Skip site navigation (1)Skip section navigation (2)
Date:      Wed, 22 Aug 2012 09:31:07 +0300
From:      Mitya <mitya@cabletv.dp.ua>
To:        Bruce Evans <bde@FreeBSD.org>, freebsd-net@freebsd.org,  freebsd-hackers@freebsd.org
Subject:   Re: Replace bcopy() to update ether_addr
Message-ID:  <50347CAB.30309@cabletv.dp.ua>
In-Reply-To: <201208220207.q7M27r3A020138@ref10-i386.freebsd.org>
References:  <201208220207.q7M27r3A020138@ref10-i386.freebsd.org>

next in thread | previous in thread | raw e-mail | index | archive | help
22.08.2012 05:07, Bruce Evans написал:
>> On Mon, Aug 20, 2012 at 05:46:12PM +0300, Mitya wrote:
>>> Hi.
>>> I found some overhead code in /src/sys/net/if_ethersubr.c and
>>> /src/sys/netgraph/ng_ether.c
>>>
>>> It contains strings, like bcopy(src, dst, ETHER_ADDR_LEN);
>>> When src and dst are "struct ether_addr*", and ETHER_ADDR_LEN equal 6.
> Only ng_ether.c contains such strings.  if_ethersubr.c doesn't exist.
> if_ether.c exists, but was converted to use memcpy() 17.25 years ago.
>
>>> This code call every time, when we send Ethernet packet.
>>> On example, on my machine in invoked nearly 20K per second.
>>>
>>> Why we are use bcopy(), to copy only 6 bytes?
>>> Answer - in some architectures we are can not directly copy unaligned data.
>>>
>>> I propose this solution.
>>>
>>> In file /usr/src/include/net/ethernet.h add this lines:
>>>
>>> static inline void ether_addr_copy(ether_addr* src, ether_addr* dst) {
>>> #if defined(__i386__) || defined(__amd64__)
>>>      *dst = *src;
>>> #else
>>>      bcopy(src, dst, ETHER_ADDR_LEN);
>>> #endif
>>> }
>>>
>>> On platform i386 gcc produce like this code:
>>>      leal    -30(%ebp), %eax
>>>      leal    6(%eax), %ecx
>>>      leal    -44(%ebp), %edx
>>>      movl    (%edx), %eax
>>>      movl    %eax, (%ecx)
>>>      movzwl  4(%edx), %eax
>>>      movw    %ax, 4(%ecx)
>>> And clang produce this:
>>>      movl    -48(%ebp), %ecx
>>>      movl    %ecx, -26(%ebp)
>>>      movw    -44(%ebp), %si
>>>      movw    %si, -22(%ebp)
>>>
>>> All this variants are much faster, than bcopy()

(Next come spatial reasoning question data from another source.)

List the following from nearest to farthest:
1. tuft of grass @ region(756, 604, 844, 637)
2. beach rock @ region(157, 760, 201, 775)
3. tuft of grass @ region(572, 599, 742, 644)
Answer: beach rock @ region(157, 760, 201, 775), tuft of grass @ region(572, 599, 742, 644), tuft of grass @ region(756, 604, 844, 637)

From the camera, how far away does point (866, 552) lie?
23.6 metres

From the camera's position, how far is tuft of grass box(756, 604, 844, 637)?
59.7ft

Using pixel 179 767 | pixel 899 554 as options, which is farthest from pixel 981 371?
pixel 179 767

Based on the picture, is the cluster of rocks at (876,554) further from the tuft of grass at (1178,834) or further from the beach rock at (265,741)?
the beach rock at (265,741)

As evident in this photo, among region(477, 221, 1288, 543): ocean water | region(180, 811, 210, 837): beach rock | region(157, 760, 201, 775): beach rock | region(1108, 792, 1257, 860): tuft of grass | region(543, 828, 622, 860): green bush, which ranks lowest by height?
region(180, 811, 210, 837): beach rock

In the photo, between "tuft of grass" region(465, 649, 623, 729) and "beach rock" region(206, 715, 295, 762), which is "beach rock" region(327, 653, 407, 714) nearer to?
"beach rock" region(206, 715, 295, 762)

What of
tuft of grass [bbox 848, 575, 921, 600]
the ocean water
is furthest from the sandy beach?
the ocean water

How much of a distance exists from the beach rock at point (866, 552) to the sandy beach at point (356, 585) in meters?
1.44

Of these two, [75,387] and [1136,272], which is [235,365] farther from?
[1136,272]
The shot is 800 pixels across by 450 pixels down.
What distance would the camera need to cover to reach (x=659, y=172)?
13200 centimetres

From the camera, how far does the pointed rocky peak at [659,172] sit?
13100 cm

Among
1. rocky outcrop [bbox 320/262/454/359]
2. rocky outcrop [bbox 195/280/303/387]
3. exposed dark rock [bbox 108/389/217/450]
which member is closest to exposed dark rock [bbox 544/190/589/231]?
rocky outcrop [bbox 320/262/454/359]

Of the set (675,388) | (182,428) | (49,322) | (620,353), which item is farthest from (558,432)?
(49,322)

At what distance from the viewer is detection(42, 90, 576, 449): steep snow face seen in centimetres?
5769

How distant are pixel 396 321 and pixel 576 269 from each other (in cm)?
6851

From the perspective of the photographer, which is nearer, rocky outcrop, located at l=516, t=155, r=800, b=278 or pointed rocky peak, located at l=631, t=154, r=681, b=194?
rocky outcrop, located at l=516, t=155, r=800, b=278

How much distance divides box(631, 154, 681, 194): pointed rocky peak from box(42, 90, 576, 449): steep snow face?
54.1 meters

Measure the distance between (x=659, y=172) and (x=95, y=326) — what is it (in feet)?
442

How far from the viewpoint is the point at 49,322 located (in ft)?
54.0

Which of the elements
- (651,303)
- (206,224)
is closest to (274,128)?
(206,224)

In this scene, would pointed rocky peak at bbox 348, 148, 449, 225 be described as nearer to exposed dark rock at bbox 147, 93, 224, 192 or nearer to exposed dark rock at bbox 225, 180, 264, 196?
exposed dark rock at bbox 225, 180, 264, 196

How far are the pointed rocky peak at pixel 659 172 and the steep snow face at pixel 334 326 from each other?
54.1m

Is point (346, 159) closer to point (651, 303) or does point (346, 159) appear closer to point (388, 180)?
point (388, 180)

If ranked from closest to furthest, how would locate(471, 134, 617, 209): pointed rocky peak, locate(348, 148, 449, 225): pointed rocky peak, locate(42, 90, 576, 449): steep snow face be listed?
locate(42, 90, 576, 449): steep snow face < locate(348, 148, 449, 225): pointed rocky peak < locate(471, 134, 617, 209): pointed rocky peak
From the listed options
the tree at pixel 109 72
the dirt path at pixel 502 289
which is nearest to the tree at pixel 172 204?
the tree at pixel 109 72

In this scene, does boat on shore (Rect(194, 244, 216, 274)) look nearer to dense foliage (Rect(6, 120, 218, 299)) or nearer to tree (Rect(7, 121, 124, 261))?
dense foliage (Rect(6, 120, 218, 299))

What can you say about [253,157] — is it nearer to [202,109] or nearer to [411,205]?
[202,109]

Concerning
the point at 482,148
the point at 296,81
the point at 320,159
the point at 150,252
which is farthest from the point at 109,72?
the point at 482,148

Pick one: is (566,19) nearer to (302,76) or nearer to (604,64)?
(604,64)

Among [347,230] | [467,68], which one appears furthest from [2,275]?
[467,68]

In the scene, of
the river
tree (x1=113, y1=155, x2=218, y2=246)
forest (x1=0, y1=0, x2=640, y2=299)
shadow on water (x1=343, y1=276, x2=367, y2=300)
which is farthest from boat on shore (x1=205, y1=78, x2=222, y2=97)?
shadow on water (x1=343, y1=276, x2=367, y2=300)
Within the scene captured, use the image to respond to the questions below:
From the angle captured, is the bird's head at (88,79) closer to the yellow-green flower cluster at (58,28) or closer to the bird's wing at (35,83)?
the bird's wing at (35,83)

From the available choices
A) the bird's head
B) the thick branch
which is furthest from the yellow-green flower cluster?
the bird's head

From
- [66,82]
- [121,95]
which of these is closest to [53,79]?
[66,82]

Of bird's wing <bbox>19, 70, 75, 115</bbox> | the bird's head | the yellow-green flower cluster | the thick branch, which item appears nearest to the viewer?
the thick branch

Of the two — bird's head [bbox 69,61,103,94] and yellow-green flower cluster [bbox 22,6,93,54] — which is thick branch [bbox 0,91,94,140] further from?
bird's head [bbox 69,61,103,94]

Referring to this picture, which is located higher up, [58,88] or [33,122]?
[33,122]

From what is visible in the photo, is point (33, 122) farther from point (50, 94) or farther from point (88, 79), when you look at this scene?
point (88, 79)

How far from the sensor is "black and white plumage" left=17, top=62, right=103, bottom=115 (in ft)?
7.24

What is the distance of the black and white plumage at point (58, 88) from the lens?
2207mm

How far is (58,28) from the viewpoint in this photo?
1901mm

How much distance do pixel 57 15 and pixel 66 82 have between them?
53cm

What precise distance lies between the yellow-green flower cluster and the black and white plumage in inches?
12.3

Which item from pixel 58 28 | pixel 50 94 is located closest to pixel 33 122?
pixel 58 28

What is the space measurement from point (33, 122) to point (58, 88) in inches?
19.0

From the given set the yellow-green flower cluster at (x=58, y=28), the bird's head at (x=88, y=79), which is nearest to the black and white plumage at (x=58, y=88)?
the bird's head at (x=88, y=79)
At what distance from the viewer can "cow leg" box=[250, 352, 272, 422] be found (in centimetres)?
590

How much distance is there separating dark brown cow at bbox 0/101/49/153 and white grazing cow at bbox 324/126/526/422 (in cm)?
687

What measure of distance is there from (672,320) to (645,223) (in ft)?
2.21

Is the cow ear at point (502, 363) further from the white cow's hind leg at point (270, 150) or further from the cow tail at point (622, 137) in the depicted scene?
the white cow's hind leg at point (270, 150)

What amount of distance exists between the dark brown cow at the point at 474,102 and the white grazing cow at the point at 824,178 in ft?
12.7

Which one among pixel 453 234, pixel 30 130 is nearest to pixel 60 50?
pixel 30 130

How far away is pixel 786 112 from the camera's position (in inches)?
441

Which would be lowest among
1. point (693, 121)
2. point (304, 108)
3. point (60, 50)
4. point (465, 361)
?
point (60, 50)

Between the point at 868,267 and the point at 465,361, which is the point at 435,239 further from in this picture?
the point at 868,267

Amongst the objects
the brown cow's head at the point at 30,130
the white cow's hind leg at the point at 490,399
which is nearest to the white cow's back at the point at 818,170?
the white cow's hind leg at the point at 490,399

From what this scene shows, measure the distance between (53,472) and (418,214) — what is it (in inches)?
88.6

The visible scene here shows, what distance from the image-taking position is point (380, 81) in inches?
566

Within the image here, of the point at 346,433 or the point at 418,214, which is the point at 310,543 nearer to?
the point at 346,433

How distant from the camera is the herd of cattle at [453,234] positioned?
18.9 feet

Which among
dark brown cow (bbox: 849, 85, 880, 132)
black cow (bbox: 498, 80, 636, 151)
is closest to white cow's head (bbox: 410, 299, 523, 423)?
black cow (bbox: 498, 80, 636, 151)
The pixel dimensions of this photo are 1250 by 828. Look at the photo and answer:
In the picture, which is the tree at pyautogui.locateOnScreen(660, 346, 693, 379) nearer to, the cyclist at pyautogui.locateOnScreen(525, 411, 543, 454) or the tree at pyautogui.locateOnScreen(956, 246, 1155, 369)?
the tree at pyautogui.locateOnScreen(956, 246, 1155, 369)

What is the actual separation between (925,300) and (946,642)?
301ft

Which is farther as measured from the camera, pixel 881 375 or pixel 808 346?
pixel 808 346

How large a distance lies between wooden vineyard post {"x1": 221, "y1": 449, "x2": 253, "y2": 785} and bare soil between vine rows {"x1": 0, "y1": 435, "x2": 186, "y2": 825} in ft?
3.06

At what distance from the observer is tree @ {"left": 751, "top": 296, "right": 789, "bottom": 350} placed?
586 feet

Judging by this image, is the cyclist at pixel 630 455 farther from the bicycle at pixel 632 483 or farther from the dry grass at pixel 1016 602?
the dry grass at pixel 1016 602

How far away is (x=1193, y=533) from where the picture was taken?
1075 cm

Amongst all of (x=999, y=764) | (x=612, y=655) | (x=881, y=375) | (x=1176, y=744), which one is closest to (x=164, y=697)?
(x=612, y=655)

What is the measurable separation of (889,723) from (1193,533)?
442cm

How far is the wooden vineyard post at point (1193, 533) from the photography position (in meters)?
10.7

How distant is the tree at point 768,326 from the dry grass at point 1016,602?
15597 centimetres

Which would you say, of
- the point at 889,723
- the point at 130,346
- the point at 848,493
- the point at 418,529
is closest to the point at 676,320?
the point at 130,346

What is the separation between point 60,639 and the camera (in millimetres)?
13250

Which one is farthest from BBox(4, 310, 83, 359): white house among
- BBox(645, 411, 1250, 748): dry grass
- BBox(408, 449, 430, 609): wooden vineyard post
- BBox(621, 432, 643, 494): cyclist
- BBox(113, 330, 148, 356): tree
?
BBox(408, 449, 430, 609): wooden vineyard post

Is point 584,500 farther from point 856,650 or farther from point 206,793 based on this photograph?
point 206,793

> You mean "as much as 5 nanoseconds faster".  Possibly even 10 nanoseconds
> faster.
>
>> A bit orthogonal to this but also related to the performance
>> impact of these bcopy() calls, for !__NO_STRICT_ALIGNMENT
>> architectures these places probably should use memcpy()
>> instead as bcopy() additionally has to check for overlap
>> while the former does not. Overlaps unlikely are an issue
>> in these cases and at least NetBSD apparently has done the
>> switch to memcpy() 5.5 years ago.
> This is essentially just a style bug.  FreeBSD switched to memcpy()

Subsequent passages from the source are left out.